なのになぜだか穂月は怒ることが出来ずにいた。
――なんでそんなに、瞳が潤むの。
銀色の瞳が潤んでいるように見えて、穂月は少し声を低める。
「私は今、惨いことをしていたの?」
「やだなあ!違いますよ。だって、穂月は命あるものじゃないか。動物は食べないと生きていけない」
そこで妖精はほんの少しだけ眉尻を下げた。
「私は違う」
妖精は命を持っていないという。
無い物は尽きることもない。
ものを食べずとも、何をしようとも。
「命を生み出せもせず、死んで土に還ることもない私が、その必要もないのに命を食らうことなんてしちゃいけないでしょう?」
「……」
「……食べて、みたくはあるのですが」
惜しそうに呟いて、妖精は窓からそっと部屋を出た。
妖精は、生きても死んでもいないで、でもそこに意志を持って存在している自分を思う。
存在の始まりは四億年程前に確かにあったのだから、終わりだってあるはずなのだが、それがいつになるのかはさっぱり分からなかった。

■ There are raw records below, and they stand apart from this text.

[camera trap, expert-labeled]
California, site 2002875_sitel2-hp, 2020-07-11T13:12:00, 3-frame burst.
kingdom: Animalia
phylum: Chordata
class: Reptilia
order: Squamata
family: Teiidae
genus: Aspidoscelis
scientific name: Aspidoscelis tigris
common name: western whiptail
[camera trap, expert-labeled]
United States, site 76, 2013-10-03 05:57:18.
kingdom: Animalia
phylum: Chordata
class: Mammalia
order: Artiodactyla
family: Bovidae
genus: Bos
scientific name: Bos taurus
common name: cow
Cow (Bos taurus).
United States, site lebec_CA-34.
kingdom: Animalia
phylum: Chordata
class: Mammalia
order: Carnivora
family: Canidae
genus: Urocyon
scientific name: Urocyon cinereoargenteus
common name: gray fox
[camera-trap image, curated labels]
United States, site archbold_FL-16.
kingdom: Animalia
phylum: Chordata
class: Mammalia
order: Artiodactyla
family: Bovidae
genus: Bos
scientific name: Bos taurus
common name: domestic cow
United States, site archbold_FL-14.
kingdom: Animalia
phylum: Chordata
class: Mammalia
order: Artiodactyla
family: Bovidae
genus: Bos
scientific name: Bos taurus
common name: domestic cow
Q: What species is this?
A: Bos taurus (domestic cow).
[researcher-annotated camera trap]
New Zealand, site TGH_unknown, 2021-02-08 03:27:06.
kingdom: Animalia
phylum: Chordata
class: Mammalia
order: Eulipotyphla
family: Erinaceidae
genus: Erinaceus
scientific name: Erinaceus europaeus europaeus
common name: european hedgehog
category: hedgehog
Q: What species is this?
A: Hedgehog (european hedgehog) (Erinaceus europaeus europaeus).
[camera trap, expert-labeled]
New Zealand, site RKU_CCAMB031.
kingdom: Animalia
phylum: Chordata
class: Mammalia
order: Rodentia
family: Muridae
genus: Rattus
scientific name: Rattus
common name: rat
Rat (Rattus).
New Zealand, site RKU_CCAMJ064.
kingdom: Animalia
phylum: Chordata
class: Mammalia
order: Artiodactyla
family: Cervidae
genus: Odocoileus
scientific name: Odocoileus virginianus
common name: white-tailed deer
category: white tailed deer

人間もテレビも、動物も植物も、地形も地球も宇宙もどんどん変化していくこの世界で、妖精はいつも時間の流れに取り残されていた。
ただ、どの時代の自分もそこにある命を移動させているだけだ。
それ以外の行動をしていた記憶はほとんど無い。
しかも、それは依頼人の個人的な感傷であることが多く、自分が居なくても世界は回るのだということは常々分かっていた。
自分の他にも命無きものが同じように仕事をしているのかもしれないが、会ったことはないし、自分一人で出来ることなどほんの少しに過ぎなかった。
ずっと穂月のリビングに入り浸っていたって、ずっと紗良里の話し相手になっていたって世界は何も変わらない。
本当に嘲笑われるべき存在は自分なのだろうと、妖精は少し思った。